As Alinda sees it, UHVI can’t guarantee that all participants of its seminars will comply with the road laws. “But at least these ones seem to be taking something away,” she says, “and they’re saying they’re actually going to start doing things the way they’re supposed to be doing.”
UHVI is currently receiving funding from CrossRoads, a Ugandan road-building initiative, which is in turn supported by the UK’s Department for International Development (DFID) and the European Union. The group is hoping it can get more grants to train more drivers.
In Uganda, UHVI also has been broadcasting radio ads and erecting billboards on the “life-saving importance” of motorcyclists wearing helmets. The AIP Foundation also operates in Cambodia, China, Tanzania, Thailand and Vietnam. In Tanzania, they’re working with local government partners to establish the first not-for-profit helmet factory.
Paddy Munyigwa, 30, a boda driver and father of four, says the UHVI seminar was valuable. He showed me a scar on his left leg, which he broke in 2001 after a collision with a car. It left him out of work for six months. “Now I’m learning good driving,” Munyigwa says.
‘You need your head’
Ricky Rapa of SafeBoda is himself a motorcycle taxi driver. Now 27, he spent four years working his way up to being chairman of his “stage” — that’s the stand where drivers wait for passengers. He also started a business running popular boda tours of the capital.
SafeBoda co-founder Ricky Rapa (right) hopes the effort will help change Kampalans’ attitudes about traffic safety. (Isaac Kasamani)
It was a client on one of those tours who told Rapa about a friend working in tech who could help him build the SafeBoda platform. Rapa developed the app with social entrepreneurs Maxime Dieudonne, 30, Alastair Sussock, 29, and the Rwanda-based mobile tech company HeHe Labs.

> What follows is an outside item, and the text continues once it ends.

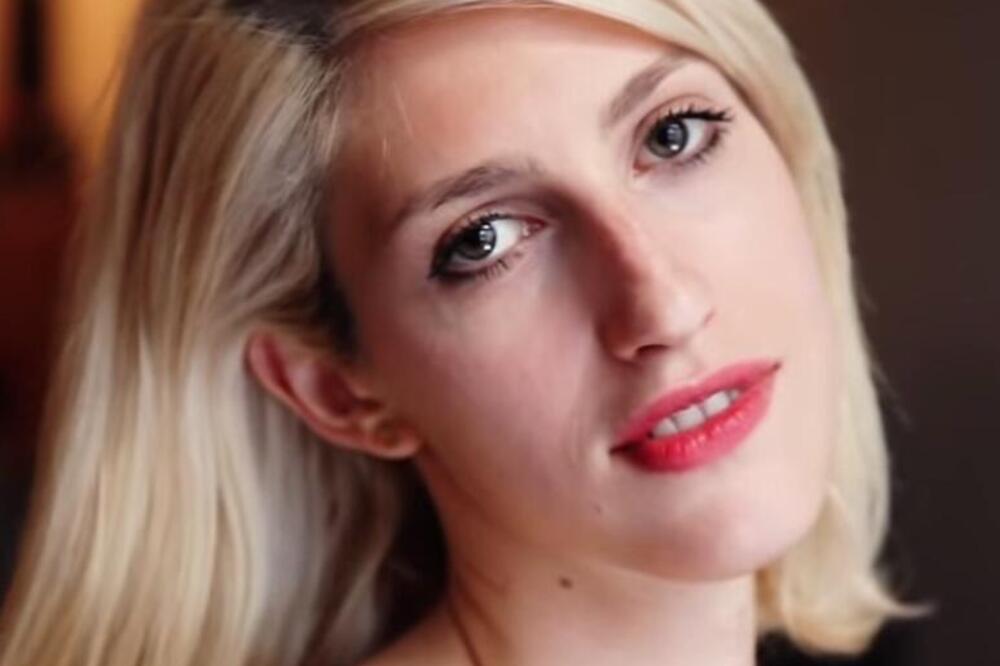 IMALA JE PRVE ODNOSE SA 16 GODINA I PREKO 2000 ODGLUMLJENIH VRHUNACA: Evo zašto je to MORALA da radi baš sa SVAKIM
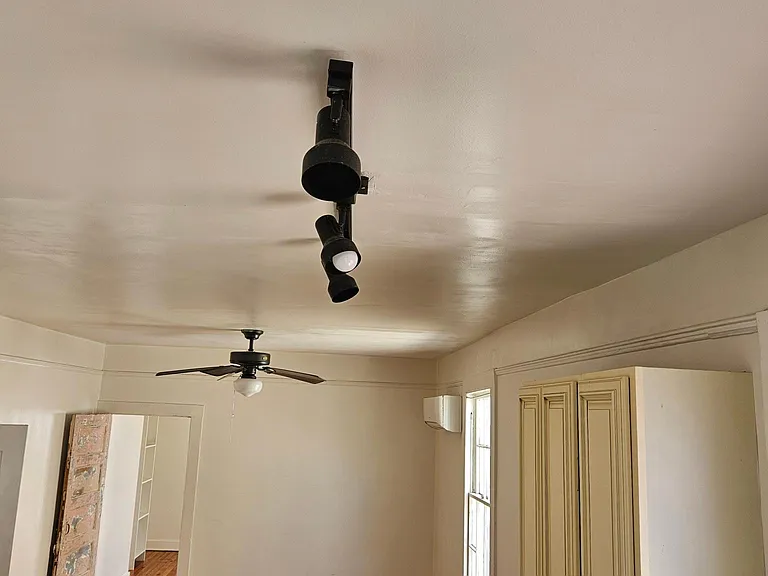 1507 Dumaine St — Photo 6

Now, as part of a pilot, 25 SafeBoda drivers are scattered around the Bukoto, Kisimenti and Garden City areas of central Kampala. They proudly wear their standout orange vests, with the company’s hotline number written on the back. SafeBoda does not charge any more than a typical fare for Kampala, which generally costs between 5,000 and 10,000 shillings (about $1.80 to $3.60 U. S.).

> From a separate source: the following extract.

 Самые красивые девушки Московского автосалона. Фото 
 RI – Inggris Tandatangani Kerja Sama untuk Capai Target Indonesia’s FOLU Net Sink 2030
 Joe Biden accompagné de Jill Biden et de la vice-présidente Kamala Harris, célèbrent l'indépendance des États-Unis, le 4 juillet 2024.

Although it’s early days, more than 100 drivers are on a list waiting to begin working with SafeBoda.Those already on the road with the company are impressed.
Stephen Byaruhanga, 25, says he previously earned about 20,000 shillings ($7.20) a day as a boda driver, but is now taking home about 40,000 ($14.40). His customer base has increased from ten to 15 regular passengers.
“Customers are giving us thanks,” says Byaruhanga. “They know you’re not going to thieve and you’re driving carefully.”
All SafeBoda drivers sign a Code of Conduct agreeing to be punctual, have sufficient fuel and maintain their bikes properly. Driving on footpaths, or with more than one passenger, are no-nos.
Part of creating a safety culture at SafeBoda is to have the drivers enforce this code among themselves. Anyone accused of breaking the code goes before a group of other drivers. “It’s the idea of the community norm, the social pressure,” says Sussock. “It’s not us up there. It’s more some guy saying ‘oh I saw you yesterday and I think you weren’t wearing the helmet correctly, I think I saw the strap not tied’. And everybody goes ‘mmm…’”
Another culture shift is needed with passengers. A lot of passengers, especially women, require convincing to wear the orange helmet, explains Rapa. SafeBoda drivers have been handing out flyers to women impressing upon them the idea that helmets are “life-saving.” They also are experimenting with giving away free hairnets, which can be worn underneath the helmet. This is aimed at hygiene-conscious customers who don’t like the idea of wearing a helmet that’s recently been on someone else’s head.
“Some (Ugandan) ladies have very nice looking hair so they don’t want to mess it up with our helmet,” Rapa says. “We want to say, ‘your hair is as expensive as your head, because you need your head so that you can have the hair.’ You can wear a helmet and look nice.”